The observational case-control study included 98,227 adult patients treated in Mayo Clinic ICUs between July 1, 2004, and Nov. 20, 2015. Using previously validated measures of dementia and cognitive impairment, the researchers determined which patients developed new and persistent cognitive impairment between three and 24 months after ICU discharge. Results were published by Critical Care Medicine online Sept. 14, 2018, and in the December 2018 issue.
Overall, 22% of the ICU patients were found to be cognitively impaired, but only 2.5% had new and persistent impairment after the index ICU admission. Compared with 2,401 age- and sex-matched controls who had ICU stays but no impairment, those who developed impairment had higher chronic illness burden (Charlson Comorbidity Index, 6.2 vs. 5.1; P<0.01) and were more likely to have multiple ICU stays (22% vs. 14%; P<0.01). After adjustment, new and persistent dysfunction was associated with certain events in the ICU: acute brain failure, severe hypotension, hypoxemia, hyperthermia, fluctuations in serum glucose level, and treatment with quinolones or vancomycin. Sepsis was initially associated with new cognitive impairment but the association did not persist after adjustment.
The study authors noted that the observed rate of new and persistent cognitive impairment was lower than that found in other research. “Previous studies that did not take into account baseline or included short-term cognitive dysfunction may have overestimated the frequency of persistent cognitive impairment; alternatively, lack of sufficient follow-up in patients who became disabled after the ICU admission may have led to an underestimation of the frequency of persistent cognitive impairment in our cohort,” they said.

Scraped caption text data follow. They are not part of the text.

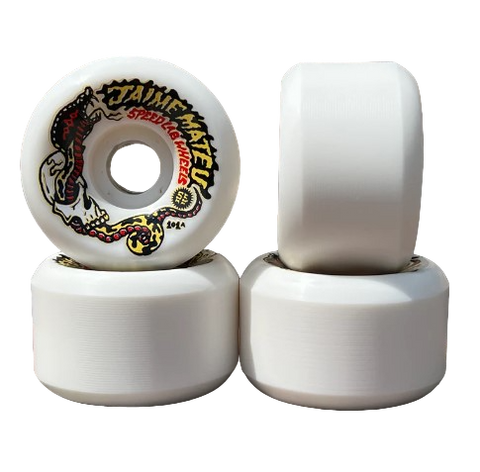 SPEEDLAB JAIME MATEU PRO 55mm 101a WHITE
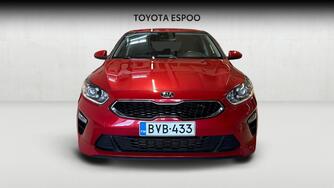 Kia Ceed vaihtoauto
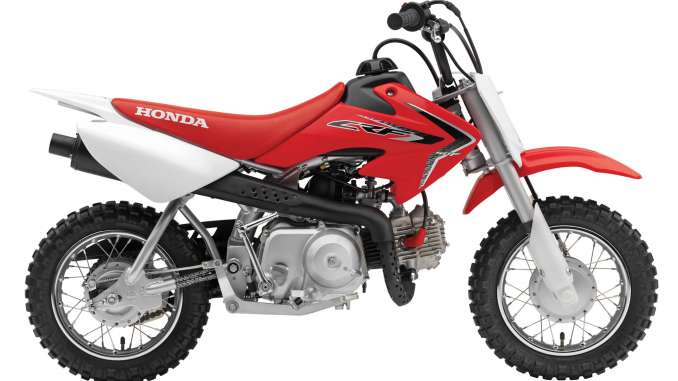 2019-Honda-CRF50F1 2019 Honda CRF50F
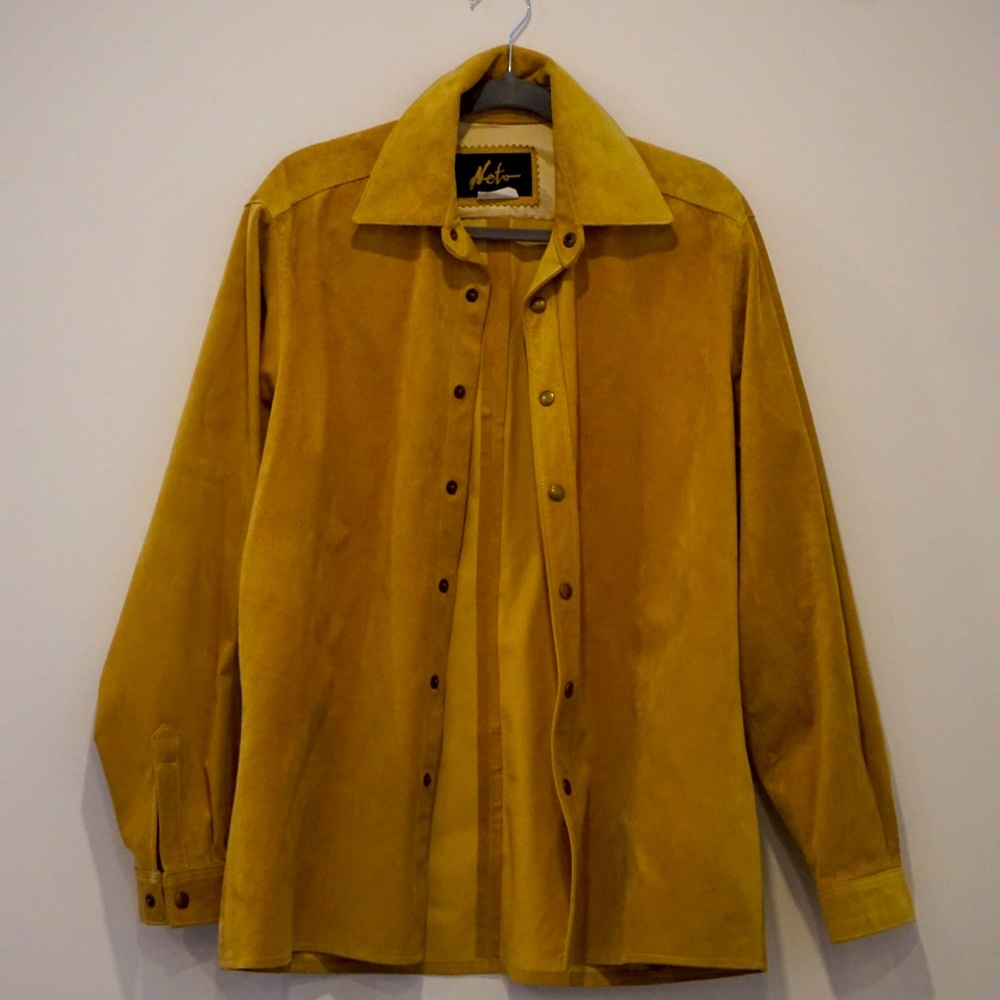 Vintage Neto Leather Jacket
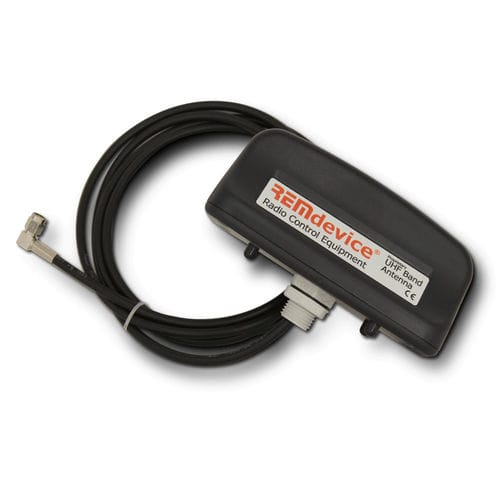 Antenne radio - Rem device - UHF / omnidirectionnelle / pour environnements sévères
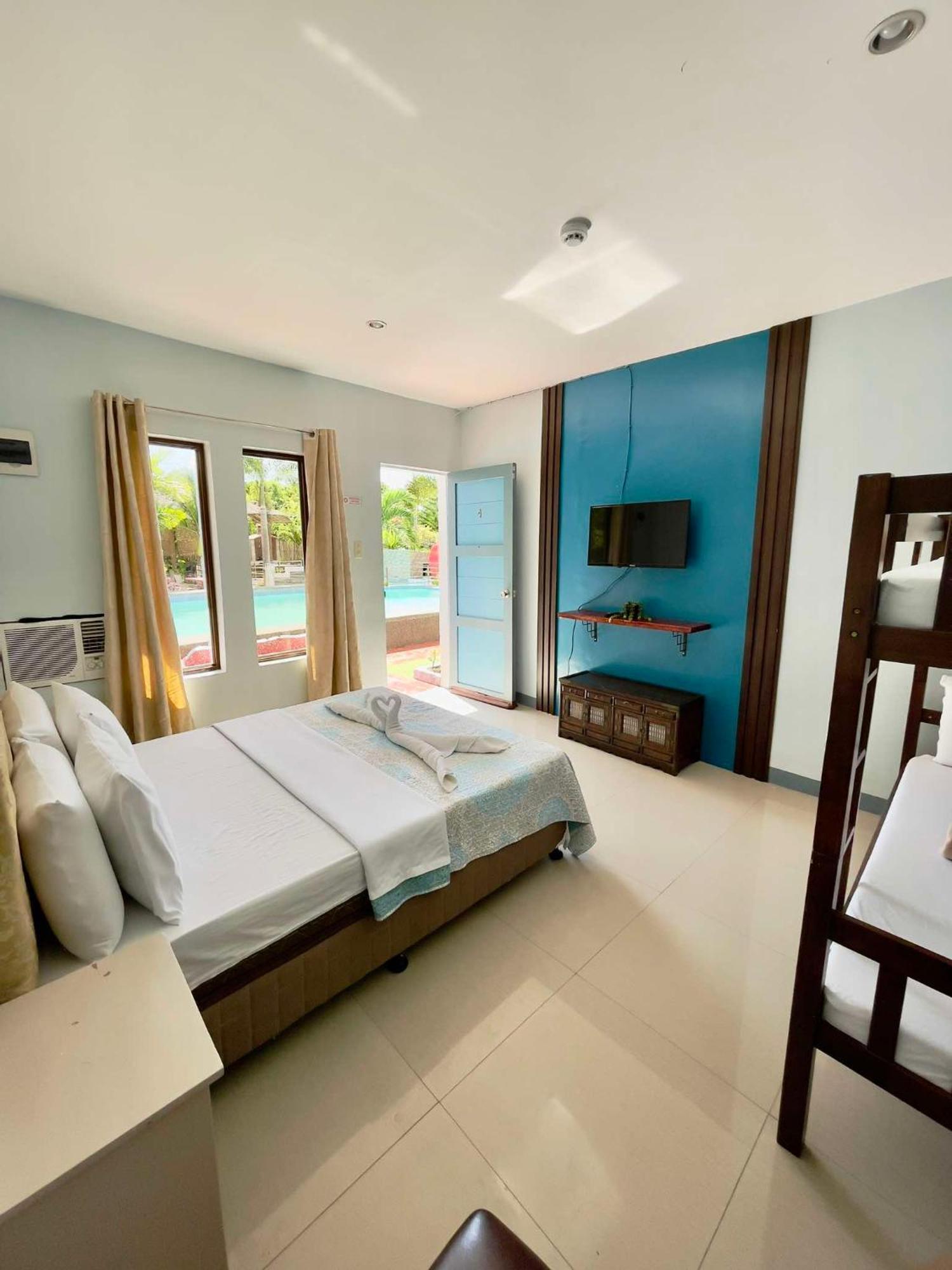 Hotel Little Rock Cebu Lapu-Lapu City Zewnętrze zdjęcie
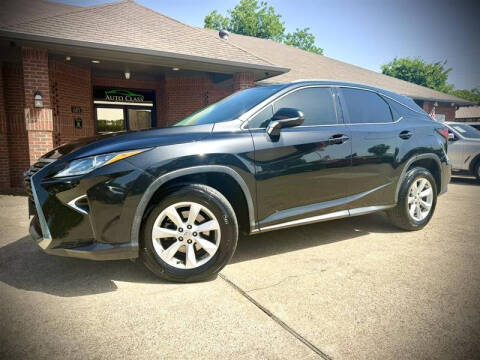 2016 Lexus RX 350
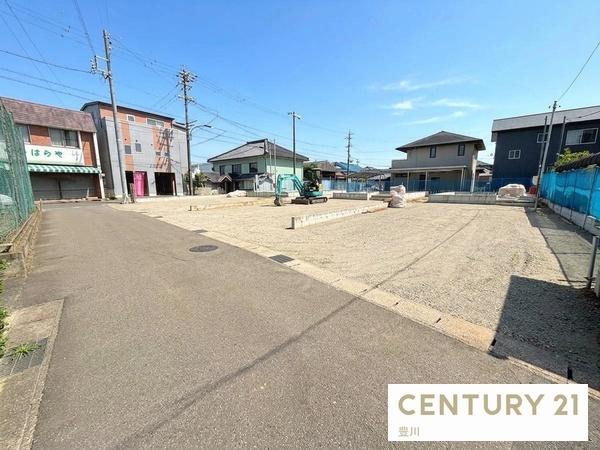 豊田市駒場町北の新築一戸建
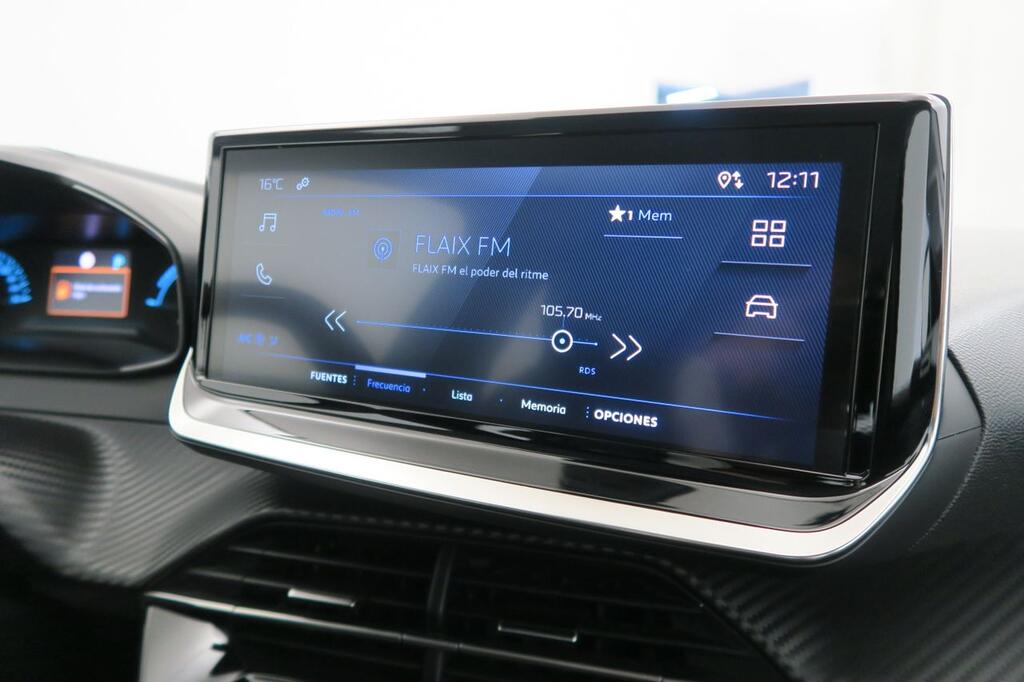 Peugeot 208 5P ACTIVE 1.2 HYBRID 100 EDCS6 5P 8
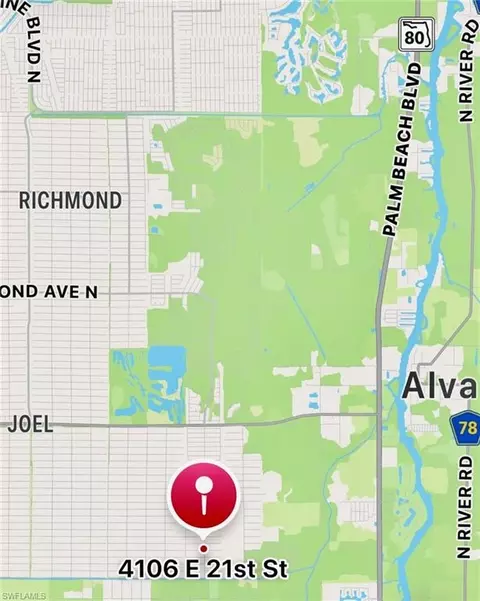 4106 E 21st St, Alva, FL 33920 photo 3
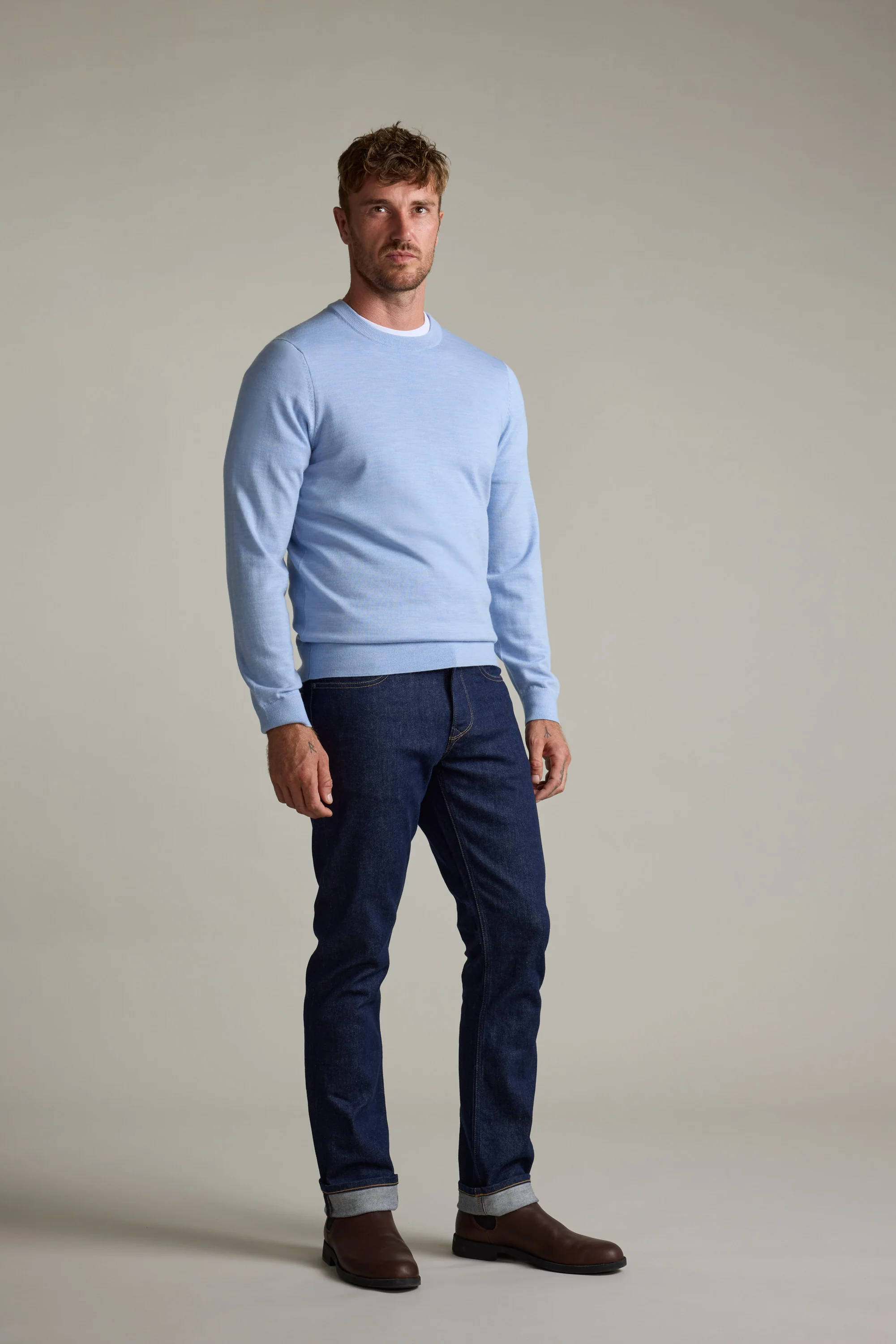 Skyland ZQrx Merino Crew - Image 6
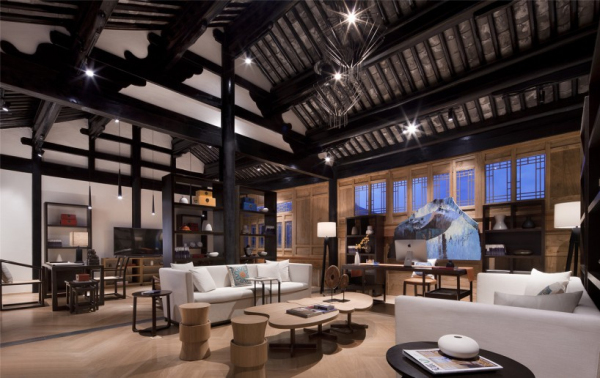 云南大理古城椿吉精品酒店裝修設(shè)計公司案例(圖6)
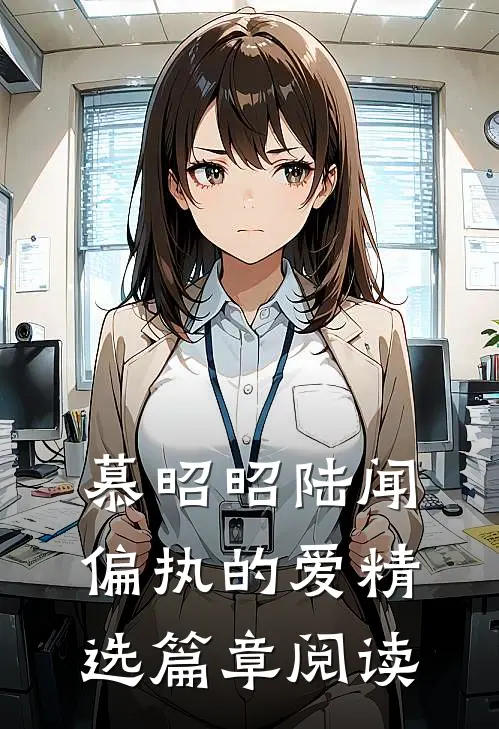 慕昭昭陆闻偏执的爱精选篇章阅读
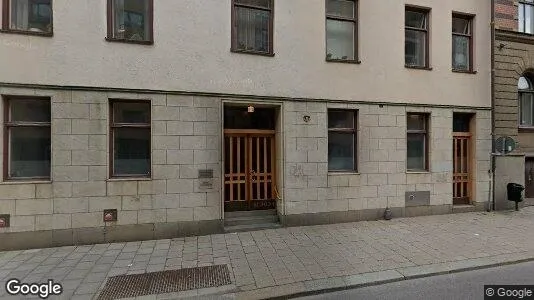 Kontorer til leie i Östermalm – Bilde fra Google Street View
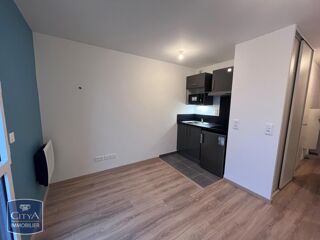  Appartement à louer 1 pièce 19 m²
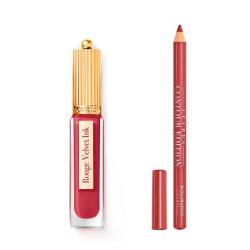 Velvet Ink + Lip Liner Tono 15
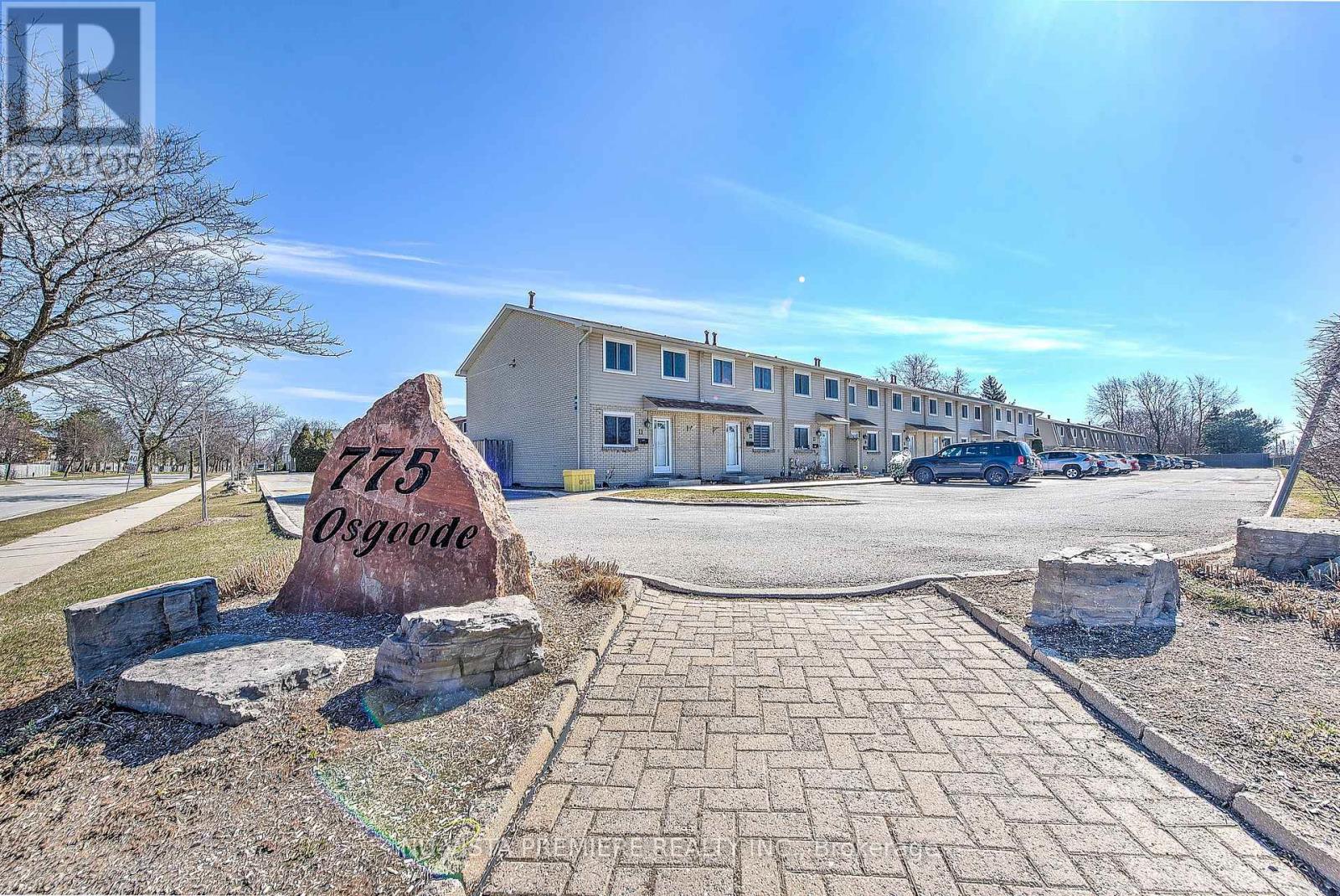 12 - 775 OSGOODE DRIVE, London South, Ontario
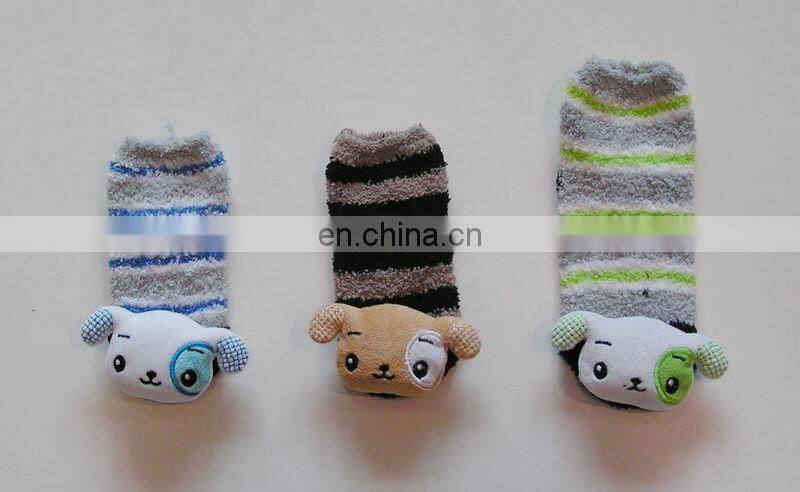 non slip indoor animal socks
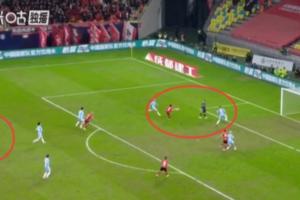 河南手球在蓉城进球无效？主裁艾堃胡荷韬进球前已吹哨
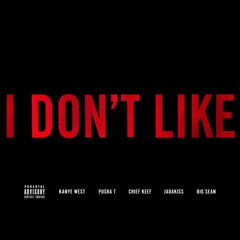 "I Don't Like" Cheif Keef (Aztro Cover)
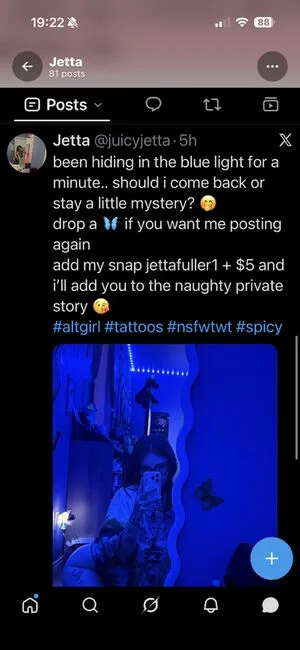 Jetta Fuller OnlyFans Leaked Free Thumbnail Picture - #lJCDuJgJDP
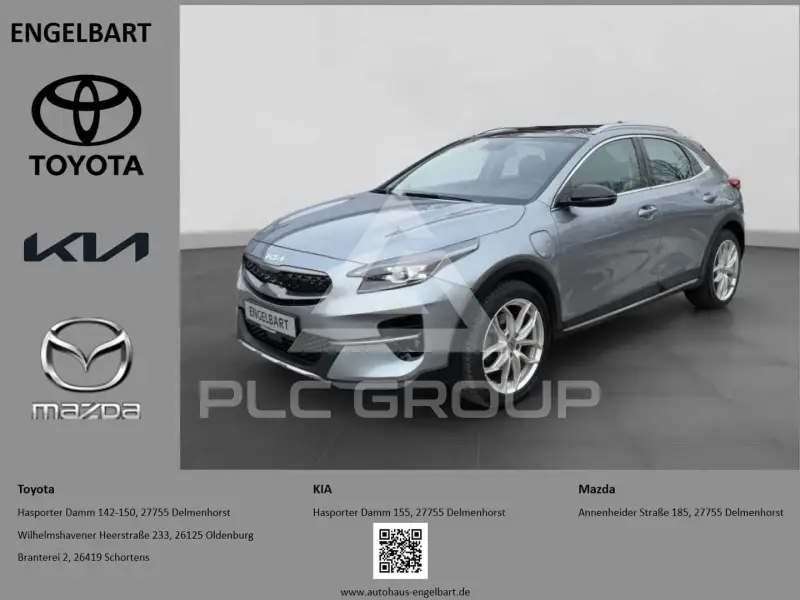 2021 KIA XCEED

The primary goal of this study, however, was to identify risk factors that might be modified during the ICU stay, the authors noted. Based on the results, these factors may include prolonged fever, hypoxemia, severe hypotension, acute brain failure, dysglycemia, and treatment with quinolones and vancomycin. Preventive strategies could be targeted at these factors if the associations found by this study are confirmed by additional research, the authors suggested. The generalizability of the study was limited by its use of a suburban, elderly U.S. population with high access to ICU services, they noted.